Yes, currently if an array is present in a data file it is expected to always occupy the same space as it would take to store the maximum number of elements of such an array. Even if a particular instance of an array has 0 elements, the record is expected to have bytes for that array filled.
Up until now, we haven't encountered any copybooks that contain variable size arrays that shrink depending on the number of array elements. We can add support for such arrays in one of the future releases.
Just a couple of questions to clarify.
If you could provide a simplified example of a copybook and a data file so we are sure our implementation is aligned to your expectations, it would make it much easier for us.

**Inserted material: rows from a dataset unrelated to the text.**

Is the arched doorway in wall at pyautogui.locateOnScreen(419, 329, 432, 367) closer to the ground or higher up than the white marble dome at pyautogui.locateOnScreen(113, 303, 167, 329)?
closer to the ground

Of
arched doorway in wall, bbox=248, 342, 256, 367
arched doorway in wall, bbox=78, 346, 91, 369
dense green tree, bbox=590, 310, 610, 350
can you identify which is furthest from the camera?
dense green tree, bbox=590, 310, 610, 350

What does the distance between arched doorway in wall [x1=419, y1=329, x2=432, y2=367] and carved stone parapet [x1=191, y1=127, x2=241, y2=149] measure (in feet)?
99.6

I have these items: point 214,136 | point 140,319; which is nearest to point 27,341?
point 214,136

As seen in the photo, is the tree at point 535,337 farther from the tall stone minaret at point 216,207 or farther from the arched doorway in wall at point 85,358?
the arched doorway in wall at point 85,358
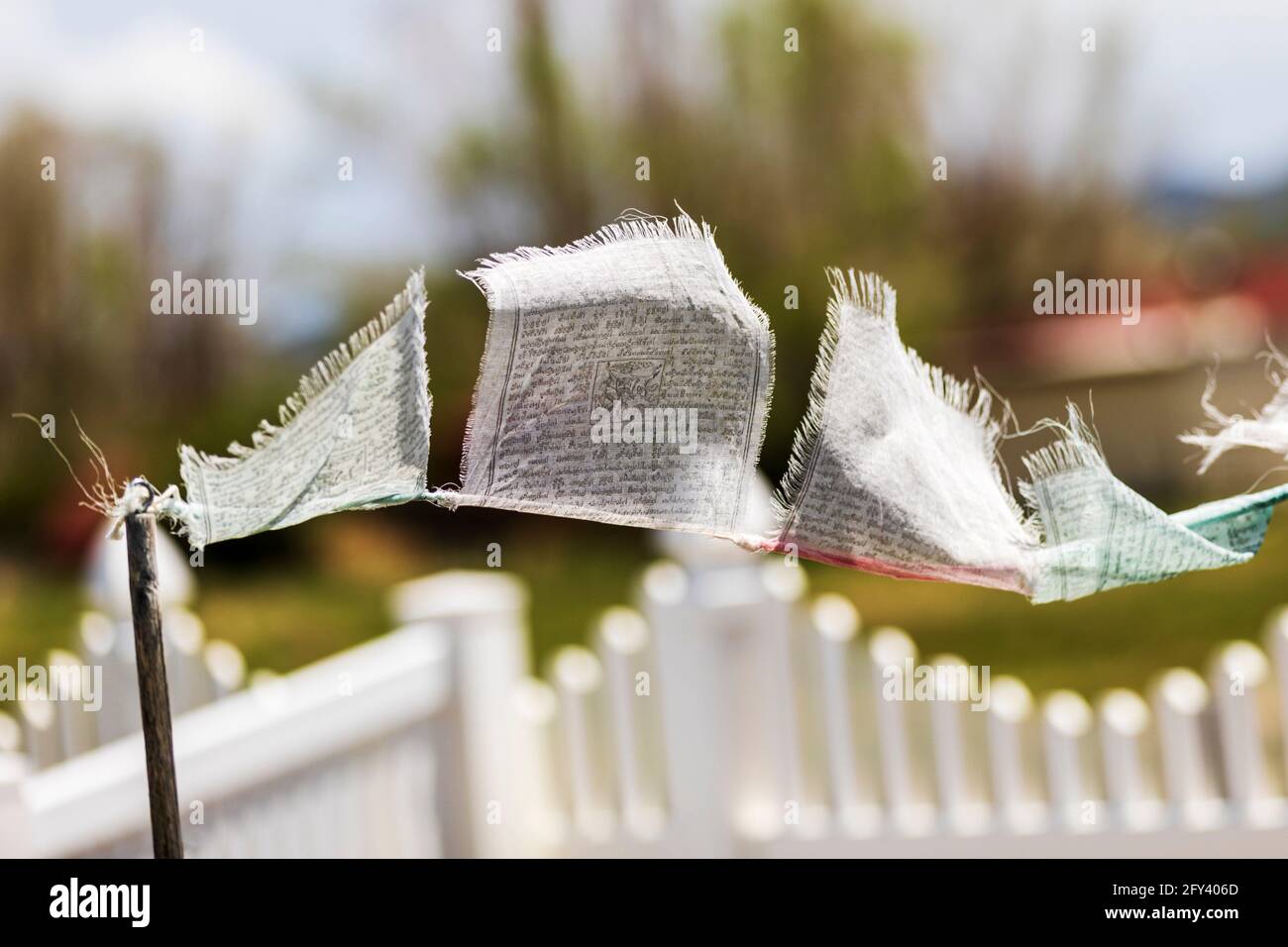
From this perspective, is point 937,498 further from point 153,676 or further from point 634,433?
point 153,676

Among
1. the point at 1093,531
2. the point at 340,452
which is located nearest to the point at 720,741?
the point at 1093,531

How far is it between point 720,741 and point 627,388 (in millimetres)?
1194

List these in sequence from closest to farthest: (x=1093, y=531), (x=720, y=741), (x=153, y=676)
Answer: (x=153, y=676), (x=1093, y=531), (x=720, y=741)

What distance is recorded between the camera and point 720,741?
1.96m

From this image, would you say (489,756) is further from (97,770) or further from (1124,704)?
(1124,704)

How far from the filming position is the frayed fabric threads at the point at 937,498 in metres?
0.88

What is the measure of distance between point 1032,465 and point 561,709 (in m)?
1.23

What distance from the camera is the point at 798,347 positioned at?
507cm

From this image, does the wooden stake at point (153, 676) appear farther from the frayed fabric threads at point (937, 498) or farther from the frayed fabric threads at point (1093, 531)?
the frayed fabric threads at point (1093, 531)

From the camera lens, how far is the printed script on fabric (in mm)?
862

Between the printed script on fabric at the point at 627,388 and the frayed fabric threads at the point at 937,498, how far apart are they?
0.05 metres

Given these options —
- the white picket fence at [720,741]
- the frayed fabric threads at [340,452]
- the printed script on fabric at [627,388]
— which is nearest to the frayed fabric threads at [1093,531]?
the printed script on fabric at [627,388]

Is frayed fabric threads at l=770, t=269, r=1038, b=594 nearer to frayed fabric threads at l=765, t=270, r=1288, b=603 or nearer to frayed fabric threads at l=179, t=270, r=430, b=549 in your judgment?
frayed fabric threads at l=765, t=270, r=1288, b=603

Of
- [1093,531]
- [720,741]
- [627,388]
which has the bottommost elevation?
[720,741]
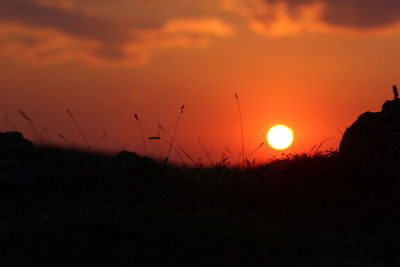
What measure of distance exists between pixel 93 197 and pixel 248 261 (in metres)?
4.93

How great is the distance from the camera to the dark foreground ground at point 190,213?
22.2 feet

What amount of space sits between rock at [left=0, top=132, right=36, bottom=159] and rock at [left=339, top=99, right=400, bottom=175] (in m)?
6.95

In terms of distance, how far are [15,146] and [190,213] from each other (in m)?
5.71

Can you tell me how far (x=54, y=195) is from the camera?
10.8 metres

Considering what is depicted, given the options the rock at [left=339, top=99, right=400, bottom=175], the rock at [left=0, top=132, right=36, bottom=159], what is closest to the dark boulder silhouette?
the rock at [left=0, top=132, right=36, bottom=159]

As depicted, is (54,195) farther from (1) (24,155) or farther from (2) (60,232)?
(2) (60,232)

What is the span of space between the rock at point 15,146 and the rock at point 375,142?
Result: 6.95 m

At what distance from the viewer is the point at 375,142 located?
33.9 feet

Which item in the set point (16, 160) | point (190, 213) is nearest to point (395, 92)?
point (190, 213)

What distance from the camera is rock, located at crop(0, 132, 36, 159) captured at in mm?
12594

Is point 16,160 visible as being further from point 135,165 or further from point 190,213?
point 190,213

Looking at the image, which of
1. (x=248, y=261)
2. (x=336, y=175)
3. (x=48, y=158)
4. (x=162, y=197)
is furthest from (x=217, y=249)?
(x=48, y=158)

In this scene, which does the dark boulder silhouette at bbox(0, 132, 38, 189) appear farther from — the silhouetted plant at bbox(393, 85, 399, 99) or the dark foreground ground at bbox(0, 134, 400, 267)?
the silhouetted plant at bbox(393, 85, 399, 99)

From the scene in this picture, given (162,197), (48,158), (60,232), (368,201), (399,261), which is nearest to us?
(399,261)
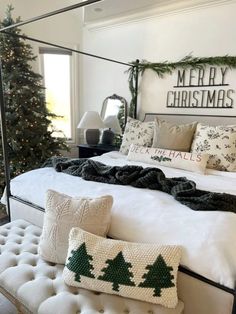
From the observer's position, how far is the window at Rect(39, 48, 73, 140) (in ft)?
13.0

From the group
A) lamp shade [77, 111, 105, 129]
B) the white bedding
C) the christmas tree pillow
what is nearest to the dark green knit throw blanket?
the white bedding

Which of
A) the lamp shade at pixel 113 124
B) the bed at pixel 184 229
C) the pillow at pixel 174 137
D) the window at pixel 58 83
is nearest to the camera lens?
the bed at pixel 184 229

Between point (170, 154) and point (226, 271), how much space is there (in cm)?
151

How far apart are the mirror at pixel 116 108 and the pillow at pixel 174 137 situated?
110cm

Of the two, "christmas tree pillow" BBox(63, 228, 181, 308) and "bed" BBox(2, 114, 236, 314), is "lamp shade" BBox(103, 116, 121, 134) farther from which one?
"christmas tree pillow" BBox(63, 228, 181, 308)

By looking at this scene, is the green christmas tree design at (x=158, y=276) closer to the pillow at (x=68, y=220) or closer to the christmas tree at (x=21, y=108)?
the pillow at (x=68, y=220)

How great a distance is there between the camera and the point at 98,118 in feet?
11.8

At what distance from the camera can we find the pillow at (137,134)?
2926mm

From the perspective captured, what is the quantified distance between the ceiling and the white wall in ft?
0.29

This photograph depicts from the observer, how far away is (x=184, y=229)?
1275mm

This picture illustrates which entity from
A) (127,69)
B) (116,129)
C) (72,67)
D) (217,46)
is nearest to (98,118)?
(116,129)

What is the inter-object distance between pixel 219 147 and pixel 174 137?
46cm

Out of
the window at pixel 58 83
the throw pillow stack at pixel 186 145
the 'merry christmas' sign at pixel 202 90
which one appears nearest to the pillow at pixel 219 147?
the throw pillow stack at pixel 186 145

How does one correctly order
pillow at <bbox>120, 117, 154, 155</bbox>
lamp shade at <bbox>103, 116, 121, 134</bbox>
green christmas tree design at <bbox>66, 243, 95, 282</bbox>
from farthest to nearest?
1. lamp shade at <bbox>103, 116, 121, 134</bbox>
2. pillow at <bbox>120, 117, 154, 155</bbox>
3. green christmas tree design at <bbox>66, 243, 95, 282</bbox>
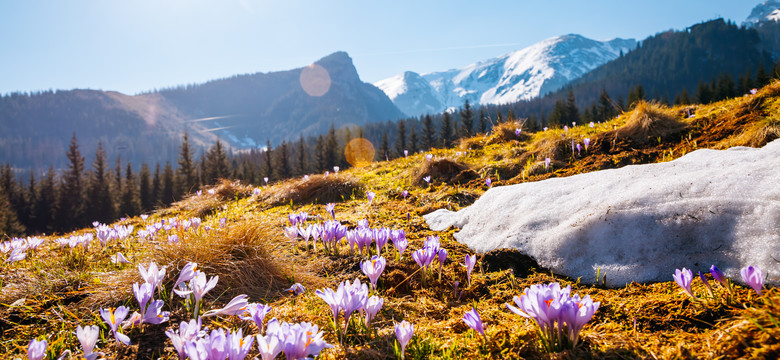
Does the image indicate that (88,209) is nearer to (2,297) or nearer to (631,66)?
(2,297)

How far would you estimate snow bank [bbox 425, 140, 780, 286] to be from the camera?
1837 millimetres

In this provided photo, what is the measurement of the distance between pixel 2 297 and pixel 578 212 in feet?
→ 12.6

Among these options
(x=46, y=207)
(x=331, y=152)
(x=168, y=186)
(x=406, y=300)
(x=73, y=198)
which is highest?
(x=406, y=300)

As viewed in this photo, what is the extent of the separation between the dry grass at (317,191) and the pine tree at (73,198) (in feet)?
160

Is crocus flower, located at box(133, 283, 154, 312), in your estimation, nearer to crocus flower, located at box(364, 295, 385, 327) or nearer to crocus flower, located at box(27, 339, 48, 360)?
crocus flower, located at box(27, 339, 48, 360)

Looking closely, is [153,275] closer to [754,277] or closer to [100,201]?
[754,277]

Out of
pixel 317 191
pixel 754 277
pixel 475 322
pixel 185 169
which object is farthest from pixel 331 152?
pixel 754 277

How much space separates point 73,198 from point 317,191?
52.6m

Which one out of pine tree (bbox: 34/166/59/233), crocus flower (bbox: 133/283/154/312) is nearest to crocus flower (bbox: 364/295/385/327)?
crocus flower (bbox: 133/283/154/312)

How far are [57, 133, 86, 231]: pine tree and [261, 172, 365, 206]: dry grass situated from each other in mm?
48620

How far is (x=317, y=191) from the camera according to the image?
6176 mm

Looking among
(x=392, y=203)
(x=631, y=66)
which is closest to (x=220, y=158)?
(x=392, y=203)

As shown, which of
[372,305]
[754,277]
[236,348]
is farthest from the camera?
[372,305]

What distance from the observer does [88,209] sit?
138 ft
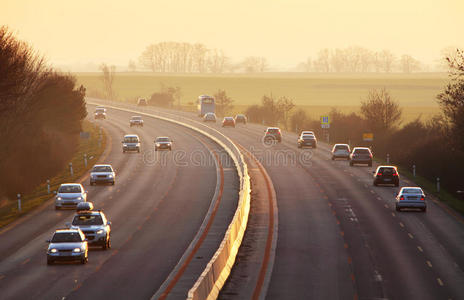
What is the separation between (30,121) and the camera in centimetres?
8025

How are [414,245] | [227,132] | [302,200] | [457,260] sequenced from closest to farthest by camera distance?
1. [457,260]
2. [414,245]
3. [302,200]
4. [227,132]

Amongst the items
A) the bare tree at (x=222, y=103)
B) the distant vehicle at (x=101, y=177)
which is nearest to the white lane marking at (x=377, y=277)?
the distant vehicle at (x=101, y=177)

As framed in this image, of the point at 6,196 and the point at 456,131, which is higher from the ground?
the point at 456,131

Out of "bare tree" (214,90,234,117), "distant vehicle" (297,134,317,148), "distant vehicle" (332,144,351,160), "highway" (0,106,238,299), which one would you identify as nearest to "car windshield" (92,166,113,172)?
"highway" (0,106,238,299)

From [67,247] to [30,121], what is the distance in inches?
2063

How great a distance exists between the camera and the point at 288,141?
9956 cm

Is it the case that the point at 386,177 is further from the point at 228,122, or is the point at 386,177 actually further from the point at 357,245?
the point at 228,122

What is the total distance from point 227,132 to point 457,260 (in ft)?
261

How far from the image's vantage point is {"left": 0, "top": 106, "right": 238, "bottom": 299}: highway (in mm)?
26337

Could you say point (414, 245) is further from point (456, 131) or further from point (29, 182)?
point (29, 182)

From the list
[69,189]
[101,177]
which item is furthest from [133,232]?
[101,177]

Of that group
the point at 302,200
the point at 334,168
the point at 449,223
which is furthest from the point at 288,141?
the point at 449,223

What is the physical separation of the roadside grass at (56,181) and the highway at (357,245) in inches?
572

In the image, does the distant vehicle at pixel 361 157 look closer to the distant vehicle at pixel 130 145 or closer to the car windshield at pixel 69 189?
the distant vehicle at pixel 130 145
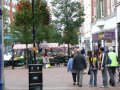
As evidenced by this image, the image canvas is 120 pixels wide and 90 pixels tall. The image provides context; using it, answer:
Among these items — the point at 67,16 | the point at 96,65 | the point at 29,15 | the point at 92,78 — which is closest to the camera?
the point at 96,65

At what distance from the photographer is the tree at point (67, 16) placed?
52.4 meters

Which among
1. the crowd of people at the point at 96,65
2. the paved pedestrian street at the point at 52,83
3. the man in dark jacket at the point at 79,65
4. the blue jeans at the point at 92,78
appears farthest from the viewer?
the blue jeans at the point at 92,78

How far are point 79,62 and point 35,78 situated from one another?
6124 mm

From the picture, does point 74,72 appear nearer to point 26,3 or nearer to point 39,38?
point 26,3

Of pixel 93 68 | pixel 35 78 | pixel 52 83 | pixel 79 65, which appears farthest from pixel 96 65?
pixel 35 78

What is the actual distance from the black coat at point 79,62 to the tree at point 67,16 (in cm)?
3182

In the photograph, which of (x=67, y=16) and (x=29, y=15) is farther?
(x=67, y=16)

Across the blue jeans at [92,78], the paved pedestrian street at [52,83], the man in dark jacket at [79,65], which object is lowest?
the paved pedestrian street at [52,83]

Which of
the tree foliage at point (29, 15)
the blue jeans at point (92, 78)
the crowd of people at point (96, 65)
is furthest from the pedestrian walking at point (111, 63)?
the tree foliage at point (29, 15)

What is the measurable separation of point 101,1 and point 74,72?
30065mm

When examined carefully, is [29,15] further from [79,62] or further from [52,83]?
[79,62]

@yruslan Thanks for the response.
For 1: Thats right. No bytes are present if the array count is 0
For 2: The records contains bytes only for the array count, that is 1. It doesnt contain bytes for the remaining 2 of the max(3)
In the sense, is it treating a VariableLength record same as FixedLength record?
Great. So the above is true for every array that has 'depending on' clause in the copybook, right?
We might implement it as an option for spark-cobol
, e.g. .option(...)
.
Is this ever not true? Every variable copybook/data file I have access to exhibits the exact same behavior for "occurs depending on" clauses.
Interesting. It is always false (the current behavior) for our copybooks.
I guess an option would be great then!
An option would be great to switch between FixedLength and VariableLength.
@tr11 @yruslan Thanks for looking into this. I will follow this enhancement. I have updated this gist with the sample data file, https://gist.github.com/chandrasekaravr/2cce4899b846e8bf82e02a5a077a54b0
It has the copybook and a sample data file that is of variable length and has RDW.
👍 Thanks for the data!
Please, try this snapshot and let me know if it worked for you:
<dependency>
<groupId>za.co.absa.cobrix</groupId>
<artifactId>spark-cobol</artifactId>
<version>1.0.1-SNAPSHOT</version>
</dependency>
You also need to use this option:
.option("variable_size_occurs", "true")
@yruslan Thank you. Will try this out.
@yruslan Thanks for the quick enhancement. I tried the 1.0.1.SNAPSHOT. And it parsed out the variable length data file with the varying array sizes beautifully.
I have a question with respect to multisegment data file processing. I experienced the same with your test5
test data also. This is what i observed,
Is this the expected result?
Happy the variable size arrays worked for you. Going to release 1.0.1 today with these changes.
Yes, this is the expected behavior since Copybooks do not contain information on how to distinguish between segments.
You can use redefine-segment-id-map
set of options to specify a mapping between segment redefines and segment ids. If you do so Cobrix will parse proper segments automatically. The usage is described in README, and also you can take a look at the same Test5 for an example. Look for:
.option("redefine_segment_id_map:0", "STATIC-DETAILS => C,D")
.option("redefine-segment-id-map:1", "CONTACTS => P")
@yruslan Thanks for the tip. It worked perfectly. I was using the _segmentfilter and _segmentfield` initially.
@yruslan Based on your suggestion from https://github.com/AbsaOSS/cobrix/issues/156#issuecomment-522518017, i tried with the prepare_release_1_0_0
This version is failing (with NumberFormatException) to parse the OccursTo section of my copybook,
04 CARR-CLM-VAR-GRP. 06 NCH-EDIT-GRP OCCURS 0 TO 13 TIMES DEPENDING ON CARR-NCH-EDIT-CD-CNT. 08 NCH-EDIT-TRLR-IND-CD PIC X. 08 NCH-EDIT-CD PIC X(4).
It is trying to parse the String TO13 instead of just 13
As an alternate: I initially tried with the current release tag 0.5.6. And as pointed out in the above linked issue, the RDW is correctly decoded and all other sections are getting decoded, except for the OCCURS...DEPENDING ON... sections. It is correctly identifying the count value from CARR-NCH-EDIT-CD-CNT and adds that many number repeating groups in the output. However, all the fields in the groups are empty.